» Provided records
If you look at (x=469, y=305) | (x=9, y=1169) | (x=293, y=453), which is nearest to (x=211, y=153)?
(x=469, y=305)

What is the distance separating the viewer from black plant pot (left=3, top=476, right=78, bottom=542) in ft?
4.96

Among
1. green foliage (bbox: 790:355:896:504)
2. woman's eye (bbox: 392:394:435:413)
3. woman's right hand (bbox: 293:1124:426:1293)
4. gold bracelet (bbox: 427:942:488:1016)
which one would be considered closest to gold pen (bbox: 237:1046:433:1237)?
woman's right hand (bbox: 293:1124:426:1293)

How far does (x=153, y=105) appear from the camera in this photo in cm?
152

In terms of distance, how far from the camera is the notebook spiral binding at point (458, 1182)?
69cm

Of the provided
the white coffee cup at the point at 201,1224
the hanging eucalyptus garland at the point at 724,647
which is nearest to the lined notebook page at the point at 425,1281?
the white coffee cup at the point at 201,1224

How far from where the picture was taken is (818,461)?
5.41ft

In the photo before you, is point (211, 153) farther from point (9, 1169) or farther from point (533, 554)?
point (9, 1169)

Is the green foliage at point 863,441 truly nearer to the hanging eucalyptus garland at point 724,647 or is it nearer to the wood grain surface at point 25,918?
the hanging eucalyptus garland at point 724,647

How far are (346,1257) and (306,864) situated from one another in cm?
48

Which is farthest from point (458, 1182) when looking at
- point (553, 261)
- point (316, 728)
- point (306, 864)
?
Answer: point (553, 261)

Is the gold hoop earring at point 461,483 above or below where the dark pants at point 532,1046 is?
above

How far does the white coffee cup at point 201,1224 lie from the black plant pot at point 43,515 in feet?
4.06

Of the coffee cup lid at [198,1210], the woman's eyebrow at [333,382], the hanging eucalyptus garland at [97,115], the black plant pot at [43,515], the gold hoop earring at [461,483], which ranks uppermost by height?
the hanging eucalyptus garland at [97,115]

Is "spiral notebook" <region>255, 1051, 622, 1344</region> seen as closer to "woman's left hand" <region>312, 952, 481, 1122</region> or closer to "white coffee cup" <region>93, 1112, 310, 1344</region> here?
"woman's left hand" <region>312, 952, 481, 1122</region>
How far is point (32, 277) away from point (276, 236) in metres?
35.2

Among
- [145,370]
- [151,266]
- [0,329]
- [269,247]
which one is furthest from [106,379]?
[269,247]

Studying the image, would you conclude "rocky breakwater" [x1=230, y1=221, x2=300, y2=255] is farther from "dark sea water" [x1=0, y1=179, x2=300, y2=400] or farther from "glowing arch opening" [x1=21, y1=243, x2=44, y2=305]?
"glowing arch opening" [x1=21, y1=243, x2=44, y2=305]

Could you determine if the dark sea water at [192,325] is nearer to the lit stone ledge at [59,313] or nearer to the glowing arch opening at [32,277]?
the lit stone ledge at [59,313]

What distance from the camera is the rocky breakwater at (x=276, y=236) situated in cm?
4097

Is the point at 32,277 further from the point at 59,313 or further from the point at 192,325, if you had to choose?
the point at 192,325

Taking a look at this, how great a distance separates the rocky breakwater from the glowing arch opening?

» Aim of the task
Format the lines of the records above, from the line containing "310, 1344</region> here?" through the end of the records, inclusive, as a JSON list of strings with one string per line and blank lines left out.

» Written solution
[
  "Is \"spiral notebook\" <region>255, 1051, 622, 1344</region> seen as closer to \"woman's left hand\" <region>312, 952, 481, 1122</region> or closer to \"white coffee cup\" <region>93, 1112, 310, 1344</region> here?",
  "\"woman's left hand\" <region>312, 952, 481, 1122</region>",
  "How far is point (32, 277) away from point (276, 236) in metres?",
  "35.2",
  "Among",
  "- [145,370]",
  "- [151,266]",
  "- [0,329]",
  "- [269,247]",
  "which one is furthest from [106,379]?",
  "[269,247]",
  "Studying the image, would you conclude \"rocky breakwater\" [x1=230, y1=221, x2=300, y2=255] is farther from \"dark sea water\" [x1=0, y1=179, x2=300, y2=400] or farther from \"glowing arch opening\" [x1=21, y1=243, x2=44, y2=305]?",
  "\"glowing arch opening\" [x1=21, y1=243, x2=44, y2=305]",
  "Could you determine if the dark sea water at [192,325] is nearer to the lit stone ledge at [59,313] or nearer to the glowing arch opening at [32,277]?",
  "the lit stone ledge at [59,313]",
  "What distance from the camera is the rocky breakwater at (x=276, y=236) situated in cm?",
  "4097",
  "Is the point at 32,277 further from the point at 59,313 or further from the point at 192,325, if you had to choose?",
  "the point at 192,325",
  "Taking a look at this, how great a distance separates the rocky breakwater from the glowing arch opening?"
]